BEGIN PAGE TEXT

Courses in Other Departments

Students may take relevant courses in other departments, but these courses must be approved by the ADGS if they are to count toward the degree. Students must submit a brief rationale, the course name, instructor, course description, and syllabus.

Courses through the Intra-University Doctoral Consortium (IUDC)

IUDC courses at universities such as NYU and Princeton are not open to M.A. students. On rare occasions—e.g., when faculty in a key research area are all on leave—M.A. students may petition to take an IUDC class. In this event, permission must be granted by the ADGS and by the Dean of Academic Affairs in the Graduate School of Arts and Sciences.

M.A. students must take at least one course in each of the following categories:

  • One (1) course pre-1800 (4000- or 6000 level)
  • One (1) course post-1800 (4000- or 6000 level)

* one of the courses needs to have a Comparative Literature (CLEN) designation

Each year the department compiles a list of courses that fulfill each period requirement. When a course spans two periods, it can count toward whichever serves as the base for the student's primary written work.

END PAGE TEXT
BEGIN MATERIAL

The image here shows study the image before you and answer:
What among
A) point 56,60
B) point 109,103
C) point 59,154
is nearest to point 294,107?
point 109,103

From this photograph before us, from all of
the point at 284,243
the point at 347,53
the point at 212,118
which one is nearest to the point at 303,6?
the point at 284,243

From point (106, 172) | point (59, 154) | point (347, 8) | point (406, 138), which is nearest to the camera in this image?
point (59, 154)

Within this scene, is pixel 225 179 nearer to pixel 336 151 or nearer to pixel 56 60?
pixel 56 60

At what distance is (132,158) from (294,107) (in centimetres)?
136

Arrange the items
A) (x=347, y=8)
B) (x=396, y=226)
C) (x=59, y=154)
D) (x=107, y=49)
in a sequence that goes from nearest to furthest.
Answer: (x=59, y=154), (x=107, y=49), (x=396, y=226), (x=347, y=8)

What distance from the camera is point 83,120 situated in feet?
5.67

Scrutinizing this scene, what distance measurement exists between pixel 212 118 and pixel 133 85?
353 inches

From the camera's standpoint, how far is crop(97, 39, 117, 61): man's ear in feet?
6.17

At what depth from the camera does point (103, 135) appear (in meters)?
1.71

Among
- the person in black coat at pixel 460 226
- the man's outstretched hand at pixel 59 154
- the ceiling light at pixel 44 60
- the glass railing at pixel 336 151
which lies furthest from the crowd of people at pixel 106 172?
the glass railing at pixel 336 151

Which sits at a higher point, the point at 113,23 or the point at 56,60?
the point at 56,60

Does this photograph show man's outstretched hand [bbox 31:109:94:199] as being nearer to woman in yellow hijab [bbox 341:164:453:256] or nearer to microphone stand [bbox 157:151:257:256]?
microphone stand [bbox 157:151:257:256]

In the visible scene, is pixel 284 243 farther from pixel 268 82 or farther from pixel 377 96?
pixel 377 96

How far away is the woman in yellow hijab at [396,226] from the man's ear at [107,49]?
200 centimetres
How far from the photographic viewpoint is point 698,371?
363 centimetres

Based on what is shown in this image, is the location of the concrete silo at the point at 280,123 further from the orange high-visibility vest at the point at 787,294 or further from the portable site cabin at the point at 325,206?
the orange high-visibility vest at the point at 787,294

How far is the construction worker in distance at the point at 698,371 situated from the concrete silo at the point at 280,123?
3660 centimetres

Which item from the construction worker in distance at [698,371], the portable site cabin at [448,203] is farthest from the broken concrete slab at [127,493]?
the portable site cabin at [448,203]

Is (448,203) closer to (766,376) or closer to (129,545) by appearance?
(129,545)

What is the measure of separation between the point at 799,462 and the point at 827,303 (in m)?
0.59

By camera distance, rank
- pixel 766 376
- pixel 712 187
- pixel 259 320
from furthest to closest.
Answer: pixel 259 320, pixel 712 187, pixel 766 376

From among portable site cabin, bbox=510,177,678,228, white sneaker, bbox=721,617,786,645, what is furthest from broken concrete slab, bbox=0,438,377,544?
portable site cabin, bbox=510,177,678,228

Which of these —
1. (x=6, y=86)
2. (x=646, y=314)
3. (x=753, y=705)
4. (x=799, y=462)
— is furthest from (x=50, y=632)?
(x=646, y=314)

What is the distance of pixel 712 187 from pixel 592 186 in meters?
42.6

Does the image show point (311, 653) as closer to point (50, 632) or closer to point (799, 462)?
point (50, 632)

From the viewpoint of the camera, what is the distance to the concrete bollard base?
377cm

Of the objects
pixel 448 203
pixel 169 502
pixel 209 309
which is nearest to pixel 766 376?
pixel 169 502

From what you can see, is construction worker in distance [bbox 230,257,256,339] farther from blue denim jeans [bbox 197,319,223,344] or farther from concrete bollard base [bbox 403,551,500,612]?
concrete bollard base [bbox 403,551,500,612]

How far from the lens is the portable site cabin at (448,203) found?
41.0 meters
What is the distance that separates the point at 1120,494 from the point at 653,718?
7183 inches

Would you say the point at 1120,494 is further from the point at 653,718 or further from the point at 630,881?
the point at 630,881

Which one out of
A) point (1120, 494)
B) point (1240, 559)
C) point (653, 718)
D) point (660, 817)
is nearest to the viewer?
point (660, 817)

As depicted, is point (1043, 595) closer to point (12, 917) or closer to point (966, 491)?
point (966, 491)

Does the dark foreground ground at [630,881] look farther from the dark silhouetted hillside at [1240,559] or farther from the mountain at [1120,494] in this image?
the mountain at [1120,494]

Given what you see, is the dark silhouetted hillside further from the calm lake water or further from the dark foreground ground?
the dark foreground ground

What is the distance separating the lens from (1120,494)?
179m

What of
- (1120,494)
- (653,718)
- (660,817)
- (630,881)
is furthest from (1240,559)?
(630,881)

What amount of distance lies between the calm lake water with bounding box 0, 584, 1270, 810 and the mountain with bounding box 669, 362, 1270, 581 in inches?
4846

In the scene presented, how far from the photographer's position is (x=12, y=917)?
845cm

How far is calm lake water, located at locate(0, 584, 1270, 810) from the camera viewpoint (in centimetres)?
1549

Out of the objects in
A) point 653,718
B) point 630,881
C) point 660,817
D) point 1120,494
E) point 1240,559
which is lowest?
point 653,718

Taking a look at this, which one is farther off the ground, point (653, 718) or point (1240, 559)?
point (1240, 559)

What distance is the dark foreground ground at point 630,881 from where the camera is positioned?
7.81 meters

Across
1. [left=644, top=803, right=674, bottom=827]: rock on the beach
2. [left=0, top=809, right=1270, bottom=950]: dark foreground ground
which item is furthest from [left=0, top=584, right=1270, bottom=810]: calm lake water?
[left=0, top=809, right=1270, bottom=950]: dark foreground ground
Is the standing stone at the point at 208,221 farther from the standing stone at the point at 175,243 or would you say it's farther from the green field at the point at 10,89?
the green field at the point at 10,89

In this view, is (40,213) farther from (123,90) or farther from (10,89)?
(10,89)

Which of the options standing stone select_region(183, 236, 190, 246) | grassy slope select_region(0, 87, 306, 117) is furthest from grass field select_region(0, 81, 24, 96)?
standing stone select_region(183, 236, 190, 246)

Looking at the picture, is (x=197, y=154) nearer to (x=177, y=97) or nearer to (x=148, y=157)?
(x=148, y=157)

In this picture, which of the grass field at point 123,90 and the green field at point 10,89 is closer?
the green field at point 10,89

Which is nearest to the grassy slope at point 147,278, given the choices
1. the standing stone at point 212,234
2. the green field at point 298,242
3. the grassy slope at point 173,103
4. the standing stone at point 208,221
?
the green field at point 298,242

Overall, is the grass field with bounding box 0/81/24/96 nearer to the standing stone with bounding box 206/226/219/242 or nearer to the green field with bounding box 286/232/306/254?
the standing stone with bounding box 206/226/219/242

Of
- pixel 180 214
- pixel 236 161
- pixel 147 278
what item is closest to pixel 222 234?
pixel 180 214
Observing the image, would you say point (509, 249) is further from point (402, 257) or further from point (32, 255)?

END MATERIAL

__REQUESTS__
A – Revise the course requirements text from "IUDC courses at" up to and including "post-1800 (4000- or 6000 level)", changing "Princeton" to "Columbia".
B – According to the course requirements text, what must students submit to have a course in another department count toward the degree?
The items have no connection to the course requirements text.

__FINAL RESULTS__
A –
IUDC courses at universities such as NYU and Columbia are not open to M.A. students. On rare occasions—e.g., when faculty in a key research area are all on leave—M.A. students may petition to take an IUDC class. In this event, permission must be granted by the ADGS and by the Dean of Academic Affairs in the Graduate School of Arts and Sciences.

M.A. students must take at least one course in each of the following categories:

  • One (1) course pre-1800 (4000- or 6000 level)
  • One (1) course post-1800 (4000- or 6000 level)

B – A brief rationale, the course name, instructor, course description, and syllabus.